With the heightened profile has there been some controversy?
Sure, some postings on the internet. Always from people who didn’t see the film yet. Germans and Austrians. “Why dig up the past?” and “The Wehrmacht was clean.” But anyone who sees the film is enthusiastic, especially young people. They want to know the logistics of how we protested, how it worked, they are fascinated by this. They have the desire to do something about the current government. And they are shocked with the bluntness of the anti-Semitism in the streets and with the politicians. At the time we were used to it.
Waldheim’s son is in the film, in old footage, and it is heartbreaking. He seems intelligent but just repeats his father’s position. Is he still alive?
Yes. And he knows about the movie, we tried to send him a DVD, but we couldn’t find his address. He lives in Germany.

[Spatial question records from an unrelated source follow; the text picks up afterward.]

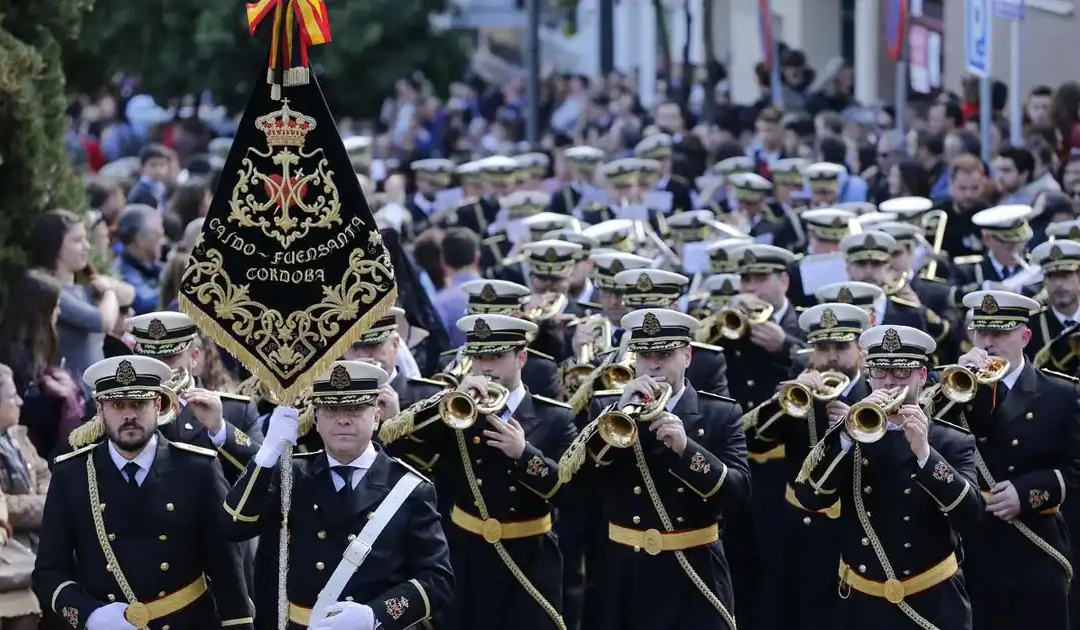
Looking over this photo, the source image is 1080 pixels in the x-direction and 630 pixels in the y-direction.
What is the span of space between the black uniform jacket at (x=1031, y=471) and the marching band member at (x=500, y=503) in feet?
6.55

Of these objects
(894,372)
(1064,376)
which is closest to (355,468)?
(894,372)

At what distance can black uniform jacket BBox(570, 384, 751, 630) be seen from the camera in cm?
1028

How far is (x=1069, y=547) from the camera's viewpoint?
1136 centimetres

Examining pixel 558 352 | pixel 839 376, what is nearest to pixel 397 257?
pixel 558 352

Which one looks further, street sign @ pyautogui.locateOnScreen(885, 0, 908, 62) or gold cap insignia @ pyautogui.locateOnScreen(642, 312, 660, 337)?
street sign @ pyautogui.locateOnScreen(885, 0, 908, 62)

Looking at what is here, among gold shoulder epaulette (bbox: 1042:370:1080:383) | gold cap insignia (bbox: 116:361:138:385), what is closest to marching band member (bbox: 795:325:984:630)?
gold shoulder epaulette (bbox: 1042:370:1080:383)

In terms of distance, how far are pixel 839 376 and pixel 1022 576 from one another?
127 centimetres

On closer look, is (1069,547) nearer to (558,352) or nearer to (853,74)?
(558,352)

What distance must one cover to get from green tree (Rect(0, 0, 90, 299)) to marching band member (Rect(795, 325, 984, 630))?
16.1 ft

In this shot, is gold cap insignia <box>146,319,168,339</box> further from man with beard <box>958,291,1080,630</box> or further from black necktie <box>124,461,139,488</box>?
man with beard <box>958,291,1080,630</box>

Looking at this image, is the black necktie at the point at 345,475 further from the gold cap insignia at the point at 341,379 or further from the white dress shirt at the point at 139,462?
the white dress shirt at the point at 139,462

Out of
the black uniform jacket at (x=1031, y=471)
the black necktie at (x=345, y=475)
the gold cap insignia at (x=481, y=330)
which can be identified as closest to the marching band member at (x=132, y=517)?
the black necktie at (x=345, y=475)

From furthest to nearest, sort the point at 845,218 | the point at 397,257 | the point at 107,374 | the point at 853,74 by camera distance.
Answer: the point at 853,74 < the point at 845,218 < the point at 397,257 < the point at 107,374

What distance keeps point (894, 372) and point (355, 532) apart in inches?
98.8
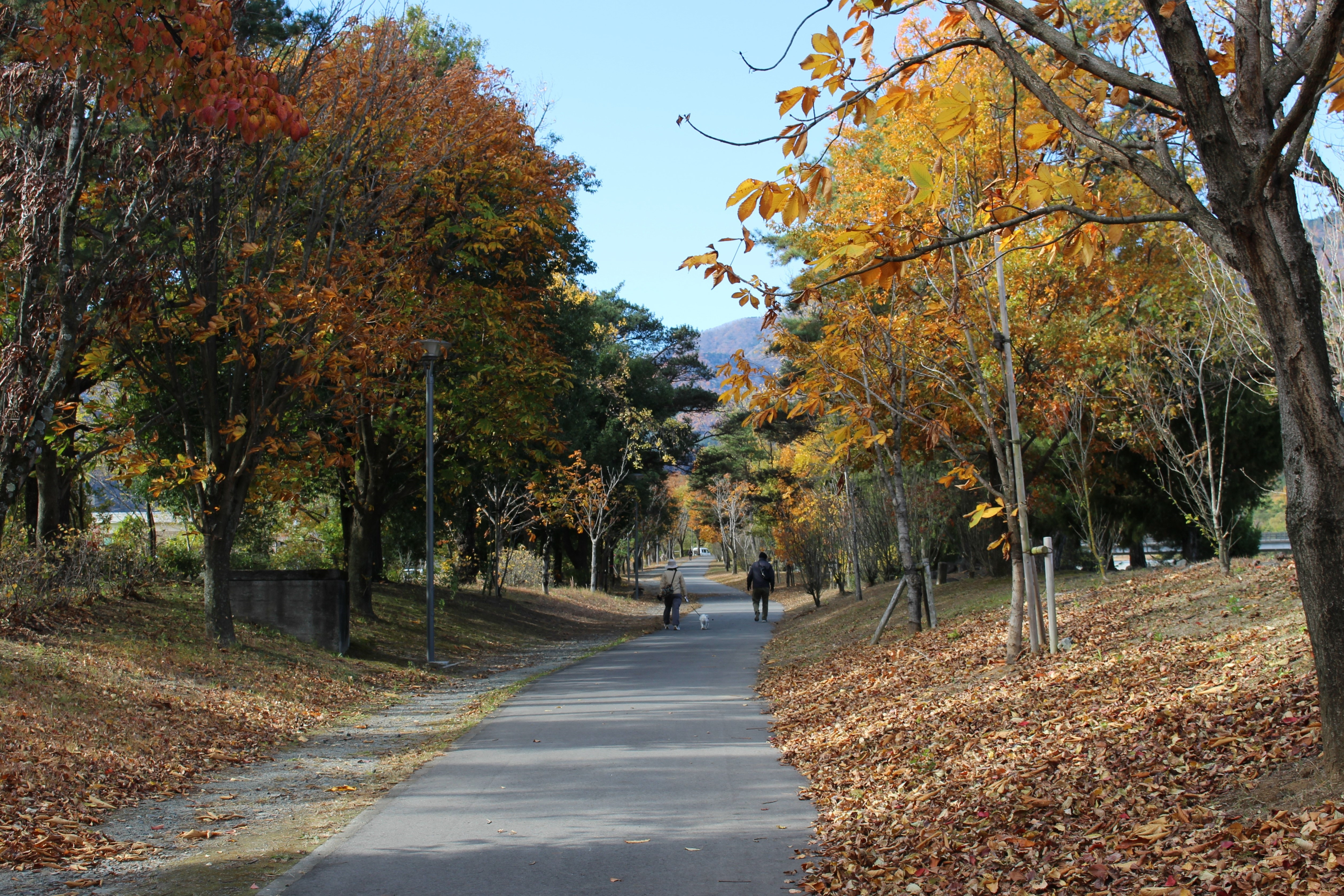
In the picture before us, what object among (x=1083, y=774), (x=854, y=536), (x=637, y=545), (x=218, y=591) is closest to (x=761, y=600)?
(x=854, y=536)

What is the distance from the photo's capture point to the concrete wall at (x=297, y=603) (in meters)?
15.7

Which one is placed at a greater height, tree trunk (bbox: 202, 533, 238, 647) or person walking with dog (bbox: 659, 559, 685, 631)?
tree trunk (bbox: 202, 533, 238, 647)

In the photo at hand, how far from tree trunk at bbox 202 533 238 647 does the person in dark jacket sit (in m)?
16.4

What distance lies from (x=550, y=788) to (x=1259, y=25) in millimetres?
6201

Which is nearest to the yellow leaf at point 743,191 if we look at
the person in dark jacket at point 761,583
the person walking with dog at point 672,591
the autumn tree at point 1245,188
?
the autumn tree at point 1245,188

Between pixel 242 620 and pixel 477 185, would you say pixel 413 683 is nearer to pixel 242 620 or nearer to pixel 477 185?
pixel 242 620

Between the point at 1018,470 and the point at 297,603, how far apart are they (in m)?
11.0

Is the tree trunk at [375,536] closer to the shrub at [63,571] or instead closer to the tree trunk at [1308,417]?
the shrub at [63,571]

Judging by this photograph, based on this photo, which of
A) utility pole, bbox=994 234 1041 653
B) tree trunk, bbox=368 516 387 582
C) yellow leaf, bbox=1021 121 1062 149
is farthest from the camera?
tree trunk, bbox=368 516 387 582

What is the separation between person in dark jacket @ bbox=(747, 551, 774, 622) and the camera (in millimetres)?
28359

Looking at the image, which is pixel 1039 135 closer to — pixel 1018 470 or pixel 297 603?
pixel 1018 470

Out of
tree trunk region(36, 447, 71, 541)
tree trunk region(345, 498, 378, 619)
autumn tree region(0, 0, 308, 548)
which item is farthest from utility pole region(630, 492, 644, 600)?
autumn tree region(0, 0, 308, 548)

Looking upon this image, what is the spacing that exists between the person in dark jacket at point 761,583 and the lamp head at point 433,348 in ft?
47.1

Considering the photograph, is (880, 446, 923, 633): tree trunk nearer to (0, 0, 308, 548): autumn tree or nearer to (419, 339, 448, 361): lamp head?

The scene in Congress is flabbergasting, because he is working in America, as a banker at Citibank, which means he’s got Jewish co-workers, and he’s defending his father — how does he go to work on Monday?
He took a vacation for the campaign. After that I can’t say, I haven’t met him. But why defend the father at Congress. Why? Is he a good son? Why does he believe what Waldheim says? If you can track him down, ask him. 
“The Waldheim Waltz” opens in New York City on October 19.